Hui Zhang; Changhua Zhuo; Dong Zhou; Fan Zhang; Minyong Chen; Shaohua Xu; Zhaoshuo Chen

doi:10.3892/ol.2019.10242

Association between the expression of carbonic anhydrase II and clinicopathological features of hepatocellular carcinoma

Oncol Lett. 2019 Jun;17(6):5721-5728. doi: 10.3892/ol.2019.10242. Epub 2019 Apr 12.

Authors

Hui Zhang¹, Changhua Zhuo², Dong Zhou¹, Fan Zhang¹, Minyong Chen¹, Shaohua Xu¹, Zhaoshuo Chen¹

Affiliations

¹ Department of Hepatobiliary and Pancreatic Surgical Oncology, Fujian Provincial Cancer Hospital and Fujian Medical University Cancer Hospital, Fuzhou, Fujian 350014, P.R. China.
² Department of Gastrointestinal Surgical Oncology, Fujian Provincial Cancer Hospital and Fujian Medical University Cancer Hospital, Fuzhou, Fujian 350014, P.R. China.

Abstract

The present study aimed to examine the molecular marker associated with the therapy and prognosis of hepatocellular carcinoma (HCC), and further investigate the association between its expression and the clinicopathological features of HCC. To select the core genes closely associated with HCC, differentially expressed genes (DEGs) were analyzed and screened from Gene Expression Omnibus datasets (GSE 36376) using a bioinformatics approach. Tumor and adjacent tissues were collected form 112 patients of HCC who were treated by radical resection.
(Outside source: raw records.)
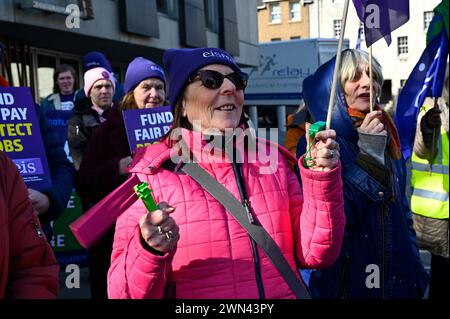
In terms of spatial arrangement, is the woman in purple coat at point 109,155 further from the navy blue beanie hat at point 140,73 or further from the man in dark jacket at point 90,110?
the man in dark jacket at point 90,110

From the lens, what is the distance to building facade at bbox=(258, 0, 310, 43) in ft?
121

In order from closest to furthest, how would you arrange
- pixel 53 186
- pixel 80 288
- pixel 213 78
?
pixel 213 78
pixel 53 186
pixel 80 288

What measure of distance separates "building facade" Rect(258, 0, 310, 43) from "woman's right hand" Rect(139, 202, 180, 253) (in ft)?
109

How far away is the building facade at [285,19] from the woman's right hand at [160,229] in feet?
109

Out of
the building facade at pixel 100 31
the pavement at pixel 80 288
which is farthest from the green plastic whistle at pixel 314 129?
the building facade at pixel 100 31

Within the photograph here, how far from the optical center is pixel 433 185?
4801 mm

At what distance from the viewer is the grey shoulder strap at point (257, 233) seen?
237 cm

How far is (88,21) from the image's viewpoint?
1452 cm

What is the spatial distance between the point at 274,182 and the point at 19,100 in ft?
4.89

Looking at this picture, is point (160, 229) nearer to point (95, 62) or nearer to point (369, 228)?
point (369, 228)

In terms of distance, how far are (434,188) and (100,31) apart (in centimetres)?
1155

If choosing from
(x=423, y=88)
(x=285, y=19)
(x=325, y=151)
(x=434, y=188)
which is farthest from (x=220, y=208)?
(x=285, y=19)
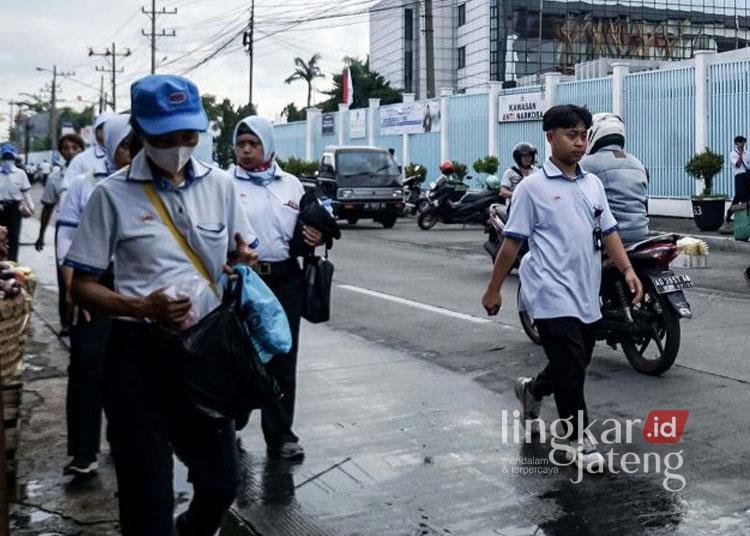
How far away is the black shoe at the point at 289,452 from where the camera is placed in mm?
6203

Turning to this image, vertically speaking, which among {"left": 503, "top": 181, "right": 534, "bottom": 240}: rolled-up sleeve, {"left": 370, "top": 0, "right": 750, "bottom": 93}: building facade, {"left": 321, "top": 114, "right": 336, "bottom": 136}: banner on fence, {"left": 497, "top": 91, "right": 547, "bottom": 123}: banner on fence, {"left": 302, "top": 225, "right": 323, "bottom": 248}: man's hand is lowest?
{"left": 302, "top": 225, "right": 323, "bottom": 248}: man's hand

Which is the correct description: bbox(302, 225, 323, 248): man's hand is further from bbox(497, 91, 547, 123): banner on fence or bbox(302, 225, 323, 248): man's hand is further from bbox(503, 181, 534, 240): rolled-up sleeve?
bbox(497, 91, 547, 123): banner on fence

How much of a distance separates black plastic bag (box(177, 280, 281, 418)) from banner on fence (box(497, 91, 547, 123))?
94.5 feet

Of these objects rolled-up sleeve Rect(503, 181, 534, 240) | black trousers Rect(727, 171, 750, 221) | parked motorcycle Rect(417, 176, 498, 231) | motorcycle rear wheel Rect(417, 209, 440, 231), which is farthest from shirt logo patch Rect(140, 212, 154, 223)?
motorcycle rear wheel Rect(417, 209, 440, 231)

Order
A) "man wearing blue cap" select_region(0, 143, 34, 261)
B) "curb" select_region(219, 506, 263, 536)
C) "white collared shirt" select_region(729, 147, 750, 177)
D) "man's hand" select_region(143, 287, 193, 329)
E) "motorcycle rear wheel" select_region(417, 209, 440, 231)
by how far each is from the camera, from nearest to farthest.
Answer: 1. "man's hand" select_region(143, 287, 193, 329)
2. "curb" select_region(219, 506, 263, 536)
3. "man wearing blue cap" select_region(0, 143, 34, 261)
4. "white collared shirt" select_region(729, 147, 750, 177)
5. "motorcycle rear wheel" select_region(417, 209, 440, 231)

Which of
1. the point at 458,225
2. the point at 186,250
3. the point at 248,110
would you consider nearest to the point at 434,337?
the point at 186,250

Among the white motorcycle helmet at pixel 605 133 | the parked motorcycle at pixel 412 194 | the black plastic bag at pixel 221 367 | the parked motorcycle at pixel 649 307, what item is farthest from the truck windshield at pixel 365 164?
the black plastic bag at pixel 221 367

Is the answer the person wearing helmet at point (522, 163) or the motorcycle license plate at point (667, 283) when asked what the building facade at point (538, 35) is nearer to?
the person wearing helmet at point (522, 163)

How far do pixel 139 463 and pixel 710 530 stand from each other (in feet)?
8.14

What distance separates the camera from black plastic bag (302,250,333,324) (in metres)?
6.15

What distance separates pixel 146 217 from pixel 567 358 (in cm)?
266

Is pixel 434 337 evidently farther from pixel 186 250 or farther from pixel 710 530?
pixel 186 250

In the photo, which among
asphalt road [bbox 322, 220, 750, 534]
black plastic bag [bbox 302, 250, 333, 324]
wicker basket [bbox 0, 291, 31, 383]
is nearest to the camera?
asphalt road [bbox 322, 220, 750, 534]

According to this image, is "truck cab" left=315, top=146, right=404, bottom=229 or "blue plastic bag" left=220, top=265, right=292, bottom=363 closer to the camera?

The expression levels of carbonic anhydrase II (CA2) in the tumor and adjacent tissues were determined using reverse transcription-quantitative polymerase chain reaction analysis and immunohistochemistry. The χ² test was applied for observing the association between the expression of CA2 and clinicopathological features of patients with HCC. The effects of the expression of CA2 on the patients' overall survival (OS) and disease-free survival (DFS) were examined via Kaplan-Meier analysis. A total of 83 DEGs were screened and analyzed using gene network analysis, among which CA2 had direct interactions with more than one disease gene of HCC. The results of immunohistochemistry showed that CA2 was expressed at a lower level in the tumor tissues compared with the adjacent tissues (t=3.012, P=0.010). Single factor analysis revealed that the mRNA expression of CA2 was able to predict the recurrence of HCC, and was significantly associated with α-fetoprotein (AFP), microvascular invasion, tumor-node-metastasis (TNM) staging, and recurrence (P<0.05). The expression levels of AFP, CA2 and TNM staging were confirmed to be independent prognostic factors of HCC (P<0.05). Kaplan-Meier analysis demonstrated that the group with a high expression of CA2 showed increased DFS and OS, compared with the low expression group (P<0.05). These findings indicated that elevated CA2 increased DFS and OS of HCC, which suggested that CA2 may be a potential target for HCC therapy.

Keywords: carbonic anhydrase II; clinicopathological features; differentially expressed genes; hepatocellular carcinoma.